--- SELECTED TEXT Enclosed Below ---
Tucked in the middle of a little strip mall in Independence, next to a barbershop and a computer store, are the only remaining pieces of Worlds of Fun’s Orient Express, parts of the track from the Zambezi Zinger and an Octopus car.
These one-of-a-kind relics from the early days of the 42-year-old theme park will be on display at the new Roller Coaster Model Museum, starting Sunday. The exhibit was created by Jeff and Jennifer Lovesee-Mast of Independence, the husband-and-wife team behind worldsoffun.org.
The couple — former park employees who met in a Worlds of Fun chat room — have been collecting items for more than 20 years. This exhibit will be their largest to date and the first outside the park.
They say they’re just trying to keep the memories alive.
“People, especially my husband and my age, belong to the Worlds of Fun first generation. We grew up at Worlds of Fun,” said Lovesee-Mast, who is 37. Her husband is 49. “I noticed that a lot of people have unintentionally forgotten aspects of the park. But when they see it, it all comes back. You can’t bring the rides back, but you can bring the memories back.”
“Worlds of Memories: A History of Worlds of Fun” will showcase more than 140 items, including photos, a timeline of the park, blueprints, souvenir maps dating to the 1973 opening and parts of popular rides, all from the couple’s personal collection and donations. They have had to dive into trash bins and follow trucks heading to a junkyard to retrieve items. But they credit finding a majority of the items to chance, eBay and the back of pickup trucks. They have spent about $5,000 on their collection.
--- End of Enclosed SELECTED TEXT ---
--- RECORDED DATA Enclosed Below ---
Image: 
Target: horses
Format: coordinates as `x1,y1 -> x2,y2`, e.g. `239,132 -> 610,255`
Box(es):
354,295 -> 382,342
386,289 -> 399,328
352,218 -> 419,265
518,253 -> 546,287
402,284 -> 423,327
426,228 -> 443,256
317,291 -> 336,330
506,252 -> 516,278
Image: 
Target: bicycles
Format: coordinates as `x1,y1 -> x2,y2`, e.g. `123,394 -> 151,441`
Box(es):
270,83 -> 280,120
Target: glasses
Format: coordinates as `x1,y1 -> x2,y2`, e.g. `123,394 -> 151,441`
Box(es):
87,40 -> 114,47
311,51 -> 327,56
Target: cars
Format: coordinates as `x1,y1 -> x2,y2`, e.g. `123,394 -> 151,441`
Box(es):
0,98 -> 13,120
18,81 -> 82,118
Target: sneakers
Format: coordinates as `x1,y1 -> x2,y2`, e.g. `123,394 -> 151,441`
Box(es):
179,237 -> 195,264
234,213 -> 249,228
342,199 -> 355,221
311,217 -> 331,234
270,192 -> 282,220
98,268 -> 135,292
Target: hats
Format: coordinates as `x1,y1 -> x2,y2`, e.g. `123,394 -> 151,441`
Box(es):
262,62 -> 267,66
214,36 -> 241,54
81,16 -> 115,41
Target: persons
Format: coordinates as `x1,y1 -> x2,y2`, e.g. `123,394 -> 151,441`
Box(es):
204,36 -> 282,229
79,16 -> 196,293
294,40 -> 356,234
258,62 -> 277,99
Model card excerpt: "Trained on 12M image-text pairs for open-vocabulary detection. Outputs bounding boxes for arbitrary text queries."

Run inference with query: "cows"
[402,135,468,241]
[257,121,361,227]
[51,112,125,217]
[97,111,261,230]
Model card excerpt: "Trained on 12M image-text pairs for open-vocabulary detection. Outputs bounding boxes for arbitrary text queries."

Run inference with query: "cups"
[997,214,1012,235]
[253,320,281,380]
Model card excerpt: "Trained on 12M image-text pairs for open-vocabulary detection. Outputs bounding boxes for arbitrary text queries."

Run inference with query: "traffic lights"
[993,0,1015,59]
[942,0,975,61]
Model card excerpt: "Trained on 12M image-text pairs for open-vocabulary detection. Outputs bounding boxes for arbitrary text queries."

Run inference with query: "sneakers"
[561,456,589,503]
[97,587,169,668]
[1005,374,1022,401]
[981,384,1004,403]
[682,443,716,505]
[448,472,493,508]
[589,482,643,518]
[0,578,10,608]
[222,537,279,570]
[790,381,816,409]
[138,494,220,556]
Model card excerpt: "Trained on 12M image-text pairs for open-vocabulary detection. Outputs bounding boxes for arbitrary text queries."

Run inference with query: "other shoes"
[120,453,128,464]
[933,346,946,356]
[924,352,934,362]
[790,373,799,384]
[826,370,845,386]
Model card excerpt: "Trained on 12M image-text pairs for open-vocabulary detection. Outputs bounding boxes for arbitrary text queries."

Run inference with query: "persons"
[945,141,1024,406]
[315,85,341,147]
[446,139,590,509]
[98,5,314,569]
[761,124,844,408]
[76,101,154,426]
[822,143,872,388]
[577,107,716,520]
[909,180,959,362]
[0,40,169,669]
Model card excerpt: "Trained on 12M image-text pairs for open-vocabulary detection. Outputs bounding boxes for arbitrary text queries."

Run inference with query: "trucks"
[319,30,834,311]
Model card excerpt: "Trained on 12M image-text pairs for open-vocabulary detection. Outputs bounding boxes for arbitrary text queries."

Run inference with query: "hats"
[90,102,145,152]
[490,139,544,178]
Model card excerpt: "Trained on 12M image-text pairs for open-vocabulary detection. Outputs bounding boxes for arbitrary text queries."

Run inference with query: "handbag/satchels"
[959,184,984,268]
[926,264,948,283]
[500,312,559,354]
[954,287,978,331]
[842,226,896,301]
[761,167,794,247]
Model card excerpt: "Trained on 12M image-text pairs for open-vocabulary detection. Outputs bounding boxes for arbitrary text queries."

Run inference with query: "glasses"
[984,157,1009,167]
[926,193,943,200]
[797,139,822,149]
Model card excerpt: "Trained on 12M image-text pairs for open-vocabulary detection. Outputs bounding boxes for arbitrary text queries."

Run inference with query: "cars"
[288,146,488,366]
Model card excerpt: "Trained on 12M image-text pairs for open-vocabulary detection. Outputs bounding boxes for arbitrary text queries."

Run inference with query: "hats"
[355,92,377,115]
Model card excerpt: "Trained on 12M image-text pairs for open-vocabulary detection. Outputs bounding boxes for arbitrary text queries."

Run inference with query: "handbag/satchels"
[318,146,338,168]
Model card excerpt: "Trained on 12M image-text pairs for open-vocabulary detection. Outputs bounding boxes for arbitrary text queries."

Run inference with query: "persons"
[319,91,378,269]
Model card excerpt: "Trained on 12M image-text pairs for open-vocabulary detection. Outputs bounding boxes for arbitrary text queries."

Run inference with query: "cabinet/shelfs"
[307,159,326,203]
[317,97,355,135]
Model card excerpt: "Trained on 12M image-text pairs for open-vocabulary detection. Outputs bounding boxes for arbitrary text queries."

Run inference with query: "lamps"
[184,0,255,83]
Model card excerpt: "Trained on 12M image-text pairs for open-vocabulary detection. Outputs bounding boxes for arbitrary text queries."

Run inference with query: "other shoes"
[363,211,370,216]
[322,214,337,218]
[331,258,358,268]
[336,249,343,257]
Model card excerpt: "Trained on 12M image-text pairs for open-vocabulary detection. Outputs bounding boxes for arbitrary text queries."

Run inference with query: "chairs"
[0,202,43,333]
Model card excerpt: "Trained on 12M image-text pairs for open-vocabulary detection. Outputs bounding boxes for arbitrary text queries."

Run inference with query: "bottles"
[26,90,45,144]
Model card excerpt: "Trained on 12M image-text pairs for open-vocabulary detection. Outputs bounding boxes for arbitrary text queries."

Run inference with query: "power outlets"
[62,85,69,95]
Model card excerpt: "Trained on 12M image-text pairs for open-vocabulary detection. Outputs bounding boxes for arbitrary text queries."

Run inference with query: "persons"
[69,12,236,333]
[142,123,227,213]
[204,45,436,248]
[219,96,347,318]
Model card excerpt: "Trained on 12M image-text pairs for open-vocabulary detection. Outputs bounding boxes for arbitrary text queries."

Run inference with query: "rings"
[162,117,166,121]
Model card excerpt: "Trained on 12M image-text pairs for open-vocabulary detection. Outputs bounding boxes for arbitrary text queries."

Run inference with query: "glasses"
--- End of Enclosed RECORDED DATA ---
PROBLEM TO WORK ON:
In the Worlds of Fun article, turn the paragraph beginning "“Worlds of Memories: A History of Worlds of Fun” will showcase" into a short bulleted list that keeps its main facts.

TASK SOLUTION:
- The exhibit "Worlds of Memories: A History of Worlds of Fun" will show more than 140 items.
- The items include photos, a park timeline, blueprints, souvenir maps dating to the 1973 opening, and parts of popular rides.
- Everything comes from the couple's personal collection and from donations.
- To retrieve items, they have searched trash bins and followed trucks heading to a junkyard.
- They credit finding most items to chance, eBay, and the back of pickup trucks.
- They have spent about $5,000 on the collection.